# [Document section]
******************************

Darren Criss, America's Boyfriend

This is the last of a 3-part series of articles on these male voices in Glee.

“Your eyes are like stars right now…Mind if I move in closer?” sings dreamy crooner Blaine Anderson (Darren Criss) to our countertenor hero, Kurt Hummel (Chris Colfer), as they perform the classic Hollywood duet, “Baby, it’s Cold Outside.” This is only one of the many charming and provocative romantic overtures Blaine makes, in song, to Kurt as well as to other young men during the course of Glee’s second season, and it is only one of the many performances by Blaine, both with Kurt and with his a cappella group The Warblers, that queers the performance of a traditionally gendered song.

With Blaine’s character, Glee both honors and re-imagines the crooner for the new millineum. As I discussed in Part 1, the crooner has long been a liminal figure in American culture, operating both in the commercial mainstream and on the fringes of gender normativity, and has been culturally stigmatized for both reasons. But Dalton Academy is Glee’s version of Oz, where normative American gender expectations and roles have been suspended and gender hierarchies largely reversed. The allure of the prep/college boy culture has always been, in part, about prolonging male adolescence by delaying the assumption of normative male roles. Indeed, the first crooning idols originally emerged from college culture in the 1920s, and it is a world in which the crooner thrives.

******************************

Transcribe the part of the Darren Criss article starting at "This is the" and ending at "traditionally gendered song.". The records that follow were taken from a different source.

******************************

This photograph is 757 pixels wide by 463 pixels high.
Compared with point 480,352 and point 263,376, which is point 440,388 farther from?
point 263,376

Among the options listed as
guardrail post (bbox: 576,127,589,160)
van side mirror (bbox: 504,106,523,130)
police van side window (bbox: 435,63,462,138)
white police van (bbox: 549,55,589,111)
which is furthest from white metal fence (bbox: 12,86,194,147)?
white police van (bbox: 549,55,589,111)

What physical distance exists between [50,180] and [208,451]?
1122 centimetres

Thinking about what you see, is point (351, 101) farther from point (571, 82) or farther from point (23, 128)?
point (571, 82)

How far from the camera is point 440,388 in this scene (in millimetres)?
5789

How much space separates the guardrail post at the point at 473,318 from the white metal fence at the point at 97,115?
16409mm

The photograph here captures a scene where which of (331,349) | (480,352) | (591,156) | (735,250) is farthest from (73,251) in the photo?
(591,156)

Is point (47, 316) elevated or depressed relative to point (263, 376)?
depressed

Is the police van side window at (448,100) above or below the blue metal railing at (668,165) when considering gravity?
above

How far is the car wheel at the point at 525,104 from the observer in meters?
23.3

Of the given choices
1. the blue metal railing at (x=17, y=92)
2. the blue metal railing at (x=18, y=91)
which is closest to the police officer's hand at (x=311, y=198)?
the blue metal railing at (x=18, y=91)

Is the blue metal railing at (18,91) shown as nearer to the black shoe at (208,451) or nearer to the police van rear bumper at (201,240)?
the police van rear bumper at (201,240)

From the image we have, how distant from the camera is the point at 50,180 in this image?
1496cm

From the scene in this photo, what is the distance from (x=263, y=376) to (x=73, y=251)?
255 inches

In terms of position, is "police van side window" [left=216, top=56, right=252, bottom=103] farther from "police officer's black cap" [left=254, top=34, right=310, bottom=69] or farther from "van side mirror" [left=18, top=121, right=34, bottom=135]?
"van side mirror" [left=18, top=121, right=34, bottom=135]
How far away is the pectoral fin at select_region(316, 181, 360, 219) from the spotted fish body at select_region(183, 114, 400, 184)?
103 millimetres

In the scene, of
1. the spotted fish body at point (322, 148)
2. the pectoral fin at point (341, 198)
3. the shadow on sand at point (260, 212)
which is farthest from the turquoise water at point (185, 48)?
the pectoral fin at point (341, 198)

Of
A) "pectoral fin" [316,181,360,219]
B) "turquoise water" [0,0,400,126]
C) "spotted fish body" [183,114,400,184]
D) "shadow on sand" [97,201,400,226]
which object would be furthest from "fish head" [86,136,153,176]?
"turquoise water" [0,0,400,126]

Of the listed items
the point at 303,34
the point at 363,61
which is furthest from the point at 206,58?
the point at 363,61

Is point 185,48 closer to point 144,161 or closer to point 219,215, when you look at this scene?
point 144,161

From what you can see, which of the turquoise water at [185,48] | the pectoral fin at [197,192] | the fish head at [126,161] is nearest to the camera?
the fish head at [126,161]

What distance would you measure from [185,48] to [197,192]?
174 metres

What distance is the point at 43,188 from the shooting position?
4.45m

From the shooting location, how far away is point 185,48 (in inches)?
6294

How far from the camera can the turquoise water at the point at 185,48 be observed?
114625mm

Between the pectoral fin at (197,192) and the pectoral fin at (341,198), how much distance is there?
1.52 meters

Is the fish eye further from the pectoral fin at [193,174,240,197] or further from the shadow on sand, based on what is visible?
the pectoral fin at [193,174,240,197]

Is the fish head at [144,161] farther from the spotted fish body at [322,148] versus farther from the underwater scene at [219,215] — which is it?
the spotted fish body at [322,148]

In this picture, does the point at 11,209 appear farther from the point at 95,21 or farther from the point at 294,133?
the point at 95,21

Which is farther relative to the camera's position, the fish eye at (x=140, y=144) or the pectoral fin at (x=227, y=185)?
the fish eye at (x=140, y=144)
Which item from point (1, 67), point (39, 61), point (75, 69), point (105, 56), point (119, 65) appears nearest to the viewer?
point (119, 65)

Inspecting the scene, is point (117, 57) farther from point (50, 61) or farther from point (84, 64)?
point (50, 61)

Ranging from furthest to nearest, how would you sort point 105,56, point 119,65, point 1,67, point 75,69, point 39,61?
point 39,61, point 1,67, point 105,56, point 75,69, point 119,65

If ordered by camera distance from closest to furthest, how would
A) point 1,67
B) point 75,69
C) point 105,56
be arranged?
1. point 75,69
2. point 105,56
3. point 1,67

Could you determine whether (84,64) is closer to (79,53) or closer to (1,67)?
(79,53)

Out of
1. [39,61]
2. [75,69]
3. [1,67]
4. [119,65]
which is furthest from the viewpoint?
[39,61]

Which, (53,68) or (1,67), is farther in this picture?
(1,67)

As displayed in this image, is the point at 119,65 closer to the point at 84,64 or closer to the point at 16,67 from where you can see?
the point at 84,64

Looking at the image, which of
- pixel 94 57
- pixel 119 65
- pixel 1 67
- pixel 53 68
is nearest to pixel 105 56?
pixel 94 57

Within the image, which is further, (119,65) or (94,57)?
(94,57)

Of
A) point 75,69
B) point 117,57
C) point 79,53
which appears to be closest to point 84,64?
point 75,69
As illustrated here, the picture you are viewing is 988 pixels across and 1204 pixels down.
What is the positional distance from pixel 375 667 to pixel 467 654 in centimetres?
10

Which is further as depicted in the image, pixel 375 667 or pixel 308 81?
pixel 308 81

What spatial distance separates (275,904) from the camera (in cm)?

******************************

# [Solution for this task]
This is the last of a 3-part series of articles on these male voices in Glee.

“Your eyes are like stars right now…Mind if I move in closer?” sings dreamy crooner Blaine Anderson (Darren Criss) to our countertenor hero, Kurt Hummel (Chris Colfer), as they perform the classic Hollywood duet, “Baby, it’s Cold Outside.” This is only one of the many charming and provocative romantic overtures Blaine makes, in song, to Kurt as well as to other young men during the course of Glee’s second season, and it is only one of the many performances by Blaine, both with Kurt and with his a cappella group The Warblers, that queers the performance of a traditionally gendered song.